*** DATA TO PROCESS ***
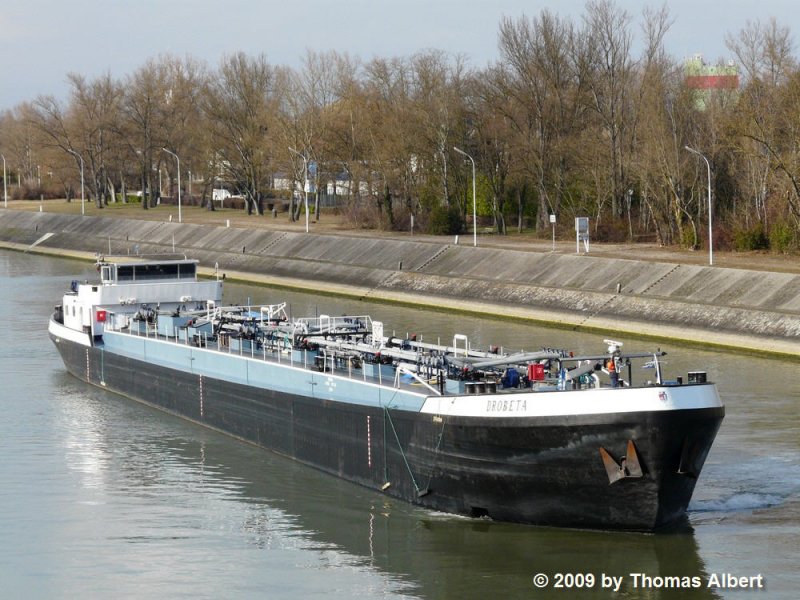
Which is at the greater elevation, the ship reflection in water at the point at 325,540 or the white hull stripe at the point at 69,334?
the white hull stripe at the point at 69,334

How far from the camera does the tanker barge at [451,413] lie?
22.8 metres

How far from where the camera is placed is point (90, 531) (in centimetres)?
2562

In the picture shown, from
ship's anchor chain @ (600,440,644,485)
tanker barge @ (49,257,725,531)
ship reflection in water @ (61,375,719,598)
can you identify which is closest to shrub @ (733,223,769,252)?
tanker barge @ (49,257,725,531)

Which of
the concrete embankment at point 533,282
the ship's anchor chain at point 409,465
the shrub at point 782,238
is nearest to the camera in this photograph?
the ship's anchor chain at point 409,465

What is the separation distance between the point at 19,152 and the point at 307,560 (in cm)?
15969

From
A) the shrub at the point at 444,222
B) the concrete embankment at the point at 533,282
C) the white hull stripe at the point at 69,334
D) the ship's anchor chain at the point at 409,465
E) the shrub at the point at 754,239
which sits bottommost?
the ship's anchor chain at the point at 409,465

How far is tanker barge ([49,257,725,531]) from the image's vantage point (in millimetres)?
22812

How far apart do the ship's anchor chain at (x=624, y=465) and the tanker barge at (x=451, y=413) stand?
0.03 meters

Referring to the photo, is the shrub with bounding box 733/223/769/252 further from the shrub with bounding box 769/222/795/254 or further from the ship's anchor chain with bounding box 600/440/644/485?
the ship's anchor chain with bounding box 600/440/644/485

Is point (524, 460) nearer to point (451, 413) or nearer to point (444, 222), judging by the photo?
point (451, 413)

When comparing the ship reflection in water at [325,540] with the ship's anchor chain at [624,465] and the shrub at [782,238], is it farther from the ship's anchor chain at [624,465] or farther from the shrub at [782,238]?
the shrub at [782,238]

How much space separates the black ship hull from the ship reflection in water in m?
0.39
***
TO BE DONE >> Please echo all of the data above word for word, leaving out the pictures.

REPLY >>
Which is at the greater elevation, the ship reflection in water at the point at 325,540 or the white hull stripe at the point at 69,334?
the white hull stripe at the point at 69,334

How far from the camera does the tanker barge at [451,413] lie?
22.8 metres

How far from where the camera is placed is point (90, 531) (in centimetres)?
2562

In the picture shown, from
ship's anchor chain @ (600,440,644,485)
tanker barge @ (49,257,725,531)
ship reflection in water @ (61,375,719,598)
can you identify which is closest to shrub @ (733,223,769,252)?
tanker barge @ (49,257,725,531)

Which of
the concrete embankment at point 533,282
the ship's anchor chain at point 409,465
the shrub at point 782,238
is nearest to the camera in this photograph?
the ship's anchor chain at point 409,465

What is the separation distance between the point at 19,152 and the point at 307,560 (in cm)?
15969

From
A) the shrub at the point at 444,222
B) the concrete embankment at the point at 533,282
C) the white hull stripe at the point at 69,334
D) the ship's anchor chain at the point at 409,465
E) the shrub at the point at 754,239
which sits bottommost?
the ship's anchor chain at the point at 409,465

How far is tanker barge ([49,257,725,531]) from the image's vantage point (in millimetres)?
22812

How far apart do the ship's anchor chain at (x=624, y=465) and the tanker barge at (x=451, y=413) stand?
0.03 meters

Referring to the photo, is the shrub with bounding box 733/223/769/252 further from the shrub with bounding box 769/222/795/254 or further from the ship's anchor chain with bounding box 600/440/644/485?
the ship's anchor chain with bounding box 600/440/644/485

Is point (524, 460) nearer to point (451, 413) or nearer to point (444, 222), judging by the photo?
point (451, 413)

When comparing the ship reflection in water at [325,540] with the ship's anchor chain at [624,465] and the shrub at [782,238], is it farther from the ship's anchor chain at [624,465] or farther from the shrub at [782,238]?
the shrub at [782,238]

How much space separates the black ship hull from the ship reflection in water in m?
0.39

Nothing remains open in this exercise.